When we met up he was all fun and laughter, happy to get the drinks in and in high spirits, seemingly full of jest and humor. When I asked him his name he laughed and said people just called him Monsieur X and that was how I was to address him! During the course of our evening his conversation turned to the matter of military issues and what did I know about the forthcoming Summer Campaign? I told him I had seen a few troop parades but I didn't really know a great deal about soldiery. It was at this point he suddenly seemed to lose his outgoing joviality and mumbled something about 'wasting good money on pointless drinks' and 'how he had suddenly remembered he had a meeting to attend elsewhere'
I was left wondering it is was something I had said and grew embarrassed that I had offended him somehow. Apologies for any unintended offence I explained and that as a humble doctor at the Ladies Slipper my expertise and interests lay elsewhere from the military. At this he perked up again and enquired as to whether the Slipper was frequented by Officers of the Army and was I on good terms with the ladies there? Well, yes I've seen a few senior officers come into the establishment and even saw a General on one occasion, a randy old goat so it goes, and, of course, I get on well with the girls. Suddenly he was all smiles again and said he'd made a mistake about the meeting, it was another day, and it was his turn to get the drinks in again!
I can't recall a great deal more of the evening, the wine took it's toll, odd snippets about Monsieur X is a military enthusiast writing a book for his patron, a Stuart Charles or Charles something I think he said, and was looking for details of uniforms and equipment of European armies, with particular interest in our army. Apparently his friend lives in a place called Londres or somewhere, up north apparently, and he needs the information quickly so he can finish it. He also said he will be looking to write more books in the future and if I could meet up with him again next month we could chat again.

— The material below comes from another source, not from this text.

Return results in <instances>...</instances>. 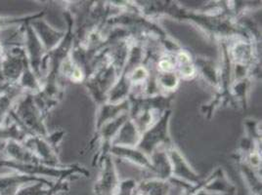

Several hours later I woke up with a mother of all hang-overs in my lodgings and was surprised to find in my doublet pocket a small bag with a note and a list, the note reading 'until next time' and the list headed 'Regiment name, current strength, summer deployment'. Next imagine my surprise at finding the princely sum of 50 livres inside. Monsieur X certainly knows how to treat a friend and I can't wait until our next meet up, although he did say it would be best if we met at different locations each time, he is interested in site seeing apparently.